Vos développeurs maîtrisent parfaitement les outils d'hier. Mais sont-ils prêts pour ceux de demain ? L'upskilling et le reskilling sont désormais au cœur de toute stratégie RH sérieuse dans la tech. Les entreprises qui l'ont compris prennent une longueur d'avance décisive sur le marché des talents.

Pourquoi l'upskilling et le reskilling sont devenus incontournables dans la tech

Le secteur IT évolue à une vitesse qui donne le vertige. L'intelligence artificielle, le cloud natif, la cybersécurité, le MLOps… les compétences qui faisaient la différence en 2020 ne suffisent plus en 2025. Et les profils disponibles sur le marché ? Rares, chers, et très courtisés.

Les entreprises qui continuent de chercher systématiquement à l'extérieur se retrouvent dans une course folle. Délais de recrutement allongés, coûts en hausse, et une perte sèche des savoirs internes à chaque départ.

L'alternative intelligente ? Former de l'intérieur.

C'est exactement là qu'entrent en jeu l'upskilling (monter en compétences sur son domaine actuel) et le reskilling (se reconvertir vers un nouveau métier). Ces deux leviers permettent de transformer votre capital humain existant plutôt que de le remplacer. Selon le Future of Jobs Report 2023 du World Economic Forum, 54 % des salariés auront besoin d'une requalification significative d'ici 2030. Ce n'est plus une tendance ,c'est une réalité qui frappe à la porte.
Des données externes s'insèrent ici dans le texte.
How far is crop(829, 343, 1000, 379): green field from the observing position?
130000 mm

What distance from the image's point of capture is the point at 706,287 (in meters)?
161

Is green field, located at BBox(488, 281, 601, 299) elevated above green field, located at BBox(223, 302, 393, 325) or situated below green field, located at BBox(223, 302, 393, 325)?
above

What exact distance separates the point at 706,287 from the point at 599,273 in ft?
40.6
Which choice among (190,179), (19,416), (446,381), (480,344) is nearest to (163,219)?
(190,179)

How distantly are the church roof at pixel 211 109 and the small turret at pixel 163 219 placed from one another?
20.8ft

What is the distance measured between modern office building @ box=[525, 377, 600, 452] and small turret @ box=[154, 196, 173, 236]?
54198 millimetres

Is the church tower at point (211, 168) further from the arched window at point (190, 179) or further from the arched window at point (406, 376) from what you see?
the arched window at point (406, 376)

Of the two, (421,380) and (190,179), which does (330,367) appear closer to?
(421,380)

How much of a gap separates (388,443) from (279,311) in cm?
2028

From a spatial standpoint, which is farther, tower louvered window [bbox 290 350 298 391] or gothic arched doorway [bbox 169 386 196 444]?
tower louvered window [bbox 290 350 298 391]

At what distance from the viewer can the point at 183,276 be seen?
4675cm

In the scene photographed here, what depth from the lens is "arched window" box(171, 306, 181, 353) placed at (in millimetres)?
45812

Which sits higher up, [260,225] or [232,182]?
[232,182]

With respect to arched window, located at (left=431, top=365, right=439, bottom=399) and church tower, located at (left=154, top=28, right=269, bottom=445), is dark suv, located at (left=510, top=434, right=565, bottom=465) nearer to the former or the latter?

Upskilling vs reskilling : ce n'est pas la même chose

On les confond souvent. Pourtant, les stratégies à déployer sont radicalement différentes.

L'upskilling, c'est faire progresser un collaborateur dans son domaine. Votre développeur backend ? Il apprend Kubernetes, Terraform, ou les architectures event-driven. Votre data analyst ? Il monte sur du machine learning supervisé. Même rôle, compétences enrichies.
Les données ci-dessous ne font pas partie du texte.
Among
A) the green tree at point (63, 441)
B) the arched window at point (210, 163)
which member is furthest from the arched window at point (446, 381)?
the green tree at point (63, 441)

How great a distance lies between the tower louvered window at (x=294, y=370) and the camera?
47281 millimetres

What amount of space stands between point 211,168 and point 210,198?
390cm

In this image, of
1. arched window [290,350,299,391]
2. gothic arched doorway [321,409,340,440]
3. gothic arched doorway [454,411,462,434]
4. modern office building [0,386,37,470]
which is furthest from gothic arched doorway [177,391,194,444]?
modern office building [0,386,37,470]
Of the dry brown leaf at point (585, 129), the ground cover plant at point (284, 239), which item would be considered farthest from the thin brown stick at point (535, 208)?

Le reskilling, c'est une reconversion interne. Un profil ops qui devient ingénieur MLOps. Un testeur QA qui se forme au DevSecOps. Un rôle différent, mais avec un socle de connaissance de l'entreprise qui vaut de l'or.

Chez Happy Hire, on accompagne régulièrement des DSI et DRH à cartographier ces trajectoires — et la question revient souvent : "Par où commencer ?" La réponse n'est jamais universelle, mais la méthode, elle, l'est.

La vraie question n'est pas "lequel choisir ?" mais "quand utiliser l'un plutôt que l'autre ?"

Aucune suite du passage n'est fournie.